Let us first subset the data and do some cleaning by removing rows with missing Education values and removing Professional degrees for the sake of making a simple facet plot.
df <- survey_results %>% select(CompTotal, Education) %>% filter(!is.na(Education)) %>% filter(Education!="Professional")
After cleaning and filtering, we have four educational category, instead of five. Now, we are ready to make our first facet plot and our data looks like this.
df %>% head() ## # A tibble: 6 x 2 ## CompTotal Education ## <dbl> <chr> ## 1 180000 Master's ## 2 55000 Bachelor's ## 3 77000 Bachelor's ## 4 67017 Bachelor's ## 5 90000 Less than bachelor's ## 6 58000 Bachelor's
In this example, we will make faceted density plots of Salary corresponding to different educational qualifications.
Before that, let us first naively start with single plot containing density plots for multiple educational category.

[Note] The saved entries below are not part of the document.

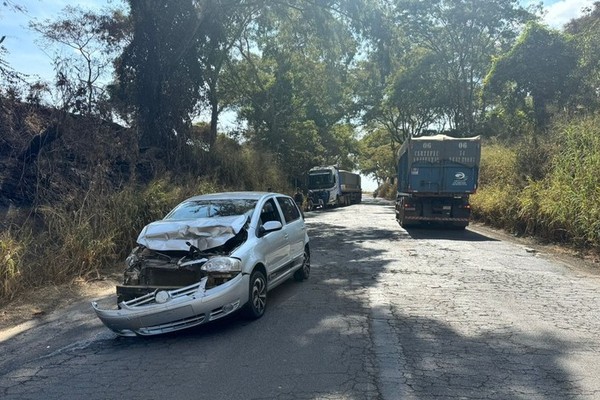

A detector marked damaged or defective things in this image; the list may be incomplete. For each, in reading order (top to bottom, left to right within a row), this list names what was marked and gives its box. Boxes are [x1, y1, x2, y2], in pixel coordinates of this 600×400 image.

crumpled hood [136, 214, 246, 252]
broken headlight [200, 258, 240, 274]
dented front bumper [91, 274, 246, 336]
cracked asphalt [1, 198, 600, 400]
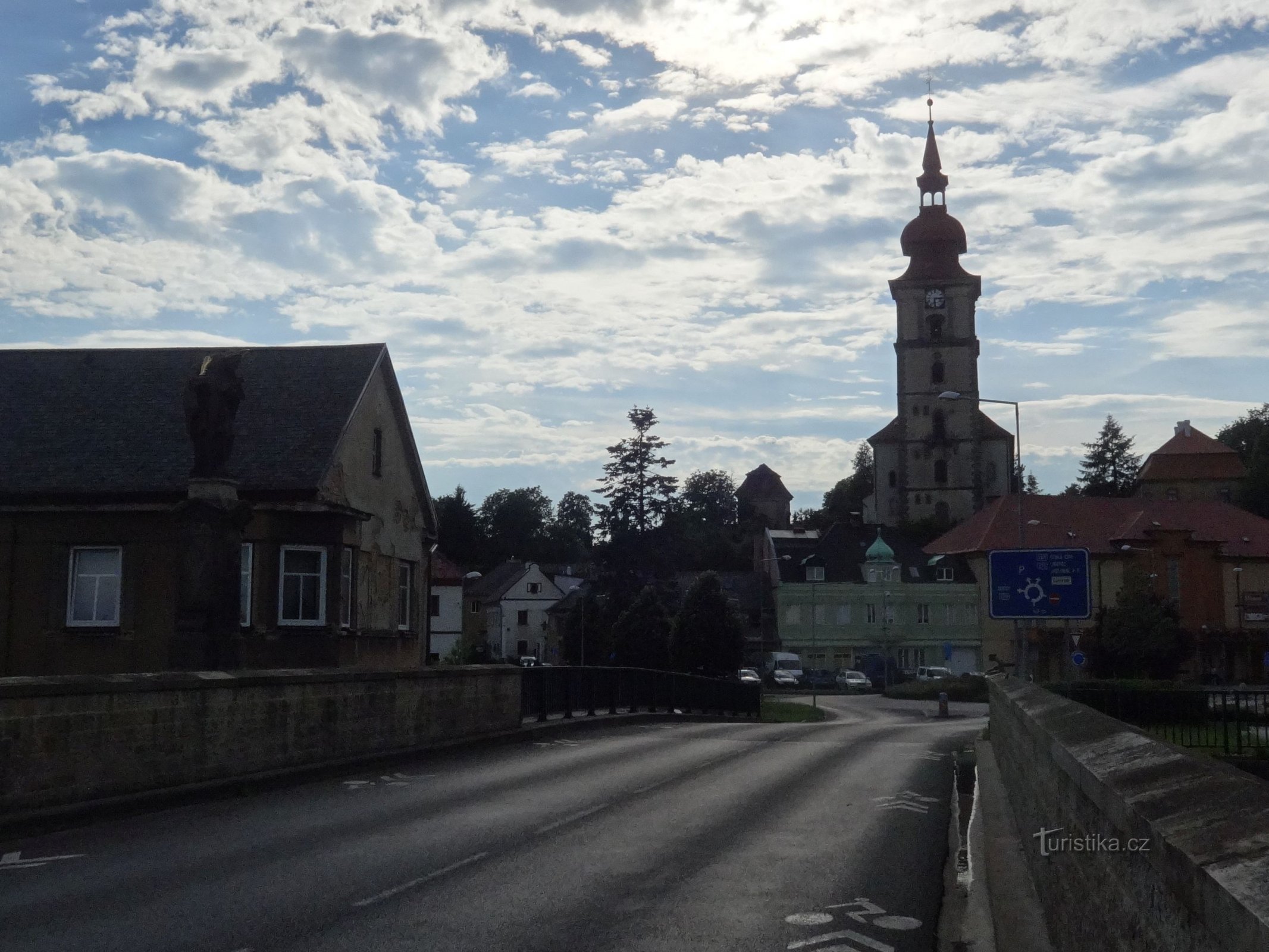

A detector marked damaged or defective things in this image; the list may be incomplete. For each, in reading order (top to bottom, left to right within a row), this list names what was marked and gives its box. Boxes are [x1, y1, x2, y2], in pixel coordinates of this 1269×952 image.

peeling plaster wall [989, 680, 1269, 952]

We can use ggplot2’s geom_density() function with fill argument inside aes() to make multiple density plot.
df %>% ggplot(aes(x=CompTotal, fill=Education))+ geom_density(alpha=0.5)+ scale_x_log10()+ labs(x="Developer Salary")
Depending on the data you have, multiple density plots on a single plot can difficult to interpret. Here we can see that all four groups overlap quite a bit and make it difficult to compare.
facet plot with facet_wrap() in ggplot2
Faceting or making small multiples or a multi-panel plot with same plot for different groups is a great option that is worth considering.
One of the simple options to make facet plot using ggplot2 is to use facet_wrap() function. facet_wrap() function enables you to make multi-panel plot by simply splitting the data into small groups. We just just to provide the grouping variable as argument to facet_wrap().
In this example, to make facet plot for each educational category, we have added facet_wrap(~Education) to our ggplot2 code.
df %>% ggplot(aes(x=CompTotal, fill=Education))+ geom_density(alpha=0.5)+ scale_x_log10()+ facet_wrap(~Education)+ theme(legend.position="none")+ labs(x="Developer Salary")
And we get a nice facet plot with a density plot for each educational category. By default, ggplot2 has made the multi-panel facet plot in 2×2 matrix.
Customizing rows and columns in facet_wrap() in ggplot2
With facet_wrap() function we can also customize the dimension of the multi-panel. For example, instead of making facet plot in 2×2 matrix, we can make facet plot in a single column i.e. 1 x 4 matrix.
We can customize the number of columns or rows of facet plot with ncol or nrow argument to facet_wrap() function in ggplot2. In this example, we specify the number of columns to 1 with facet_wrap(~Education, ncol=1).
df %>% ggplot(aes(x=CompTotal, fill=Education))+ geom_density(alpha=0.5)+ scale_x_log10()+ facet_wrap(~Education, ncol=1)+ theme(legend.position="none")+ labs(x="Developer Salary")
And we get a nice facet plot with single column. And this facet plot made with facet_wrap() makes it easy compare the salary density across different educational qualifications.